Die kleine Atta war's. Mit furchtsam bittenden Augen sah sie zu ihm empor. Das waren der Mutter Augen. Oft hatte er diesen Blick an ihr gewahrt und ihn nicht zu deuten verstanden.
»Was ist mit Mammi? Ich möchte so gern zu Mammi!«
»Du kannst jetzt nicht zu Mammi, Liebling. Mammi ist sehr müde. Mammi muß ausruhen.«
»Aber ich hab' solche Angst, Papa.«
»Warum hast du Angst, mein Mausichen?«
»Mi ist zu Mademoiselle gekommen. Und dann haben sie ganz leise gesprochen und immer nach mir hingesehen. Und dann hat Mademoiselle gesagt, ich muß in den Park. Aber jetzt bin ich ihr weggelaufen. Bitte, bitte, lieber Papa, ich möchte zu Mammi.«
Er nahm sie auf seinen Schoß, und allgemach gelang es ihm, das flatternde Seelchen zur Ruhe zu bringen.

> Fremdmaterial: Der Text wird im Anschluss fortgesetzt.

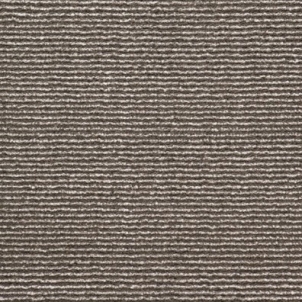 Kilimas PERLA 2201 120, 160x230 pilkas Carpets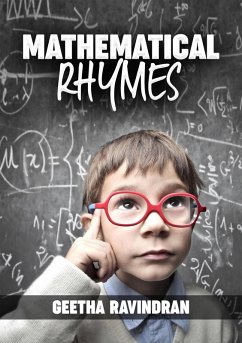 Cover Mathematical Rhymes (eBook, ePUB)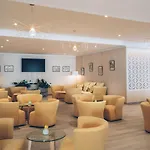 Iberostar Selection Coral (adults Only) Hotel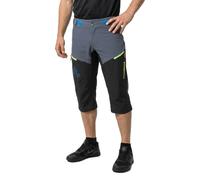 Karpos Pantaloni Corti Val Federia Evo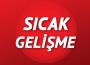 BİRİ BİZİ GÖZETLİYOR...!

»Und wird Mammi auch an mein Bett kommen, gute Nacht sagen?«
»Das wird Mammi kaum können. Aber ich werd' kommen, Mausichen, wenn du es gern willst.«
So klein sie noch war, sie wußte doch schon, was Höflichsein ist, und ließ zwischen den Tränen eine kurze Freude in ihrem Gesichtchen aufleuchten.
Es wurde Abend.
Er hatte mit Mausi gebetet, wie einst mit den drei Pilzen im ersten Ehejahr.
Noch einmal ging er zu Brigitte und wagte sich bis an ihr Bett.
Da lag sie – rotbäckig wieder – wieder mit einem Lächeln um die geschürzten Lippen, und sicherlich fühlte sie seine Nähe, denn sie hob die Lider ein wenig und hauchte mit scheuer Inbrunst: » Lieber Steffen! Lieber Steffen!«
Aber seine Nacht wurde schlimm. Tausend marternde Ahnungen, gemischt mit Reueausbrüchen, machten den Schlaf zuschanden.
Erst bei hellichtem Morgen fand ein dumpfes Dröseln sich ein. Da stand sie plötzlich vor ihm – rosig und ausgeschlafen wie sonst – nur mit einem unruhigen Flackern im Auge.
»Sag, Steffen, was war gestern mit mir?«
»Davon wollen wir später reden, Brigitte.«
»Irgendwas war mit mir. Ich weiß nur nicht, was. Und du kamst auch so merkwürdig verstimmt von eurem Spaziergang zurück. Hat er dir Unangenehmes gesagt? Was wollen sie bloß von uns? Warum quälen sie uns? … Aber nun sind sie ja weg! Und wir sind für uns. Und alles soll wieder gut sein, ja? Bitte, bitte, sag ja!«
Ein traumhaft dumpfes Bild des Geschehenen mußte wohl in ihr wohnen, sonst hätte die Sorge ihr nicht das Herz schwer gemacht.
Aber als er dann ernstlich mit ihr sprach und ihr den krankhaften Zustand schilderte, dem sie verfallen gewesen, wollte sie nicht daran glauben.
Er verwies sie an Mi, die seine Worte bestätigen würde. Aber dessen wehrte sie sich. Alles solle vergessen und begraben sein, und nie werde Ähnliches sich wieder ereignen.
Das schwor sie ihm immer von neuem, vor Grauen und Schuldbewußtsein in sich zusammengekrochen.
Und erst als er ihr versichert hatte, daß er ihr nicht das mindeste nachtrage, klärte sie sich allmählich auf, und am Frühstückstische war sie in heiterem Frieden wieder die alte.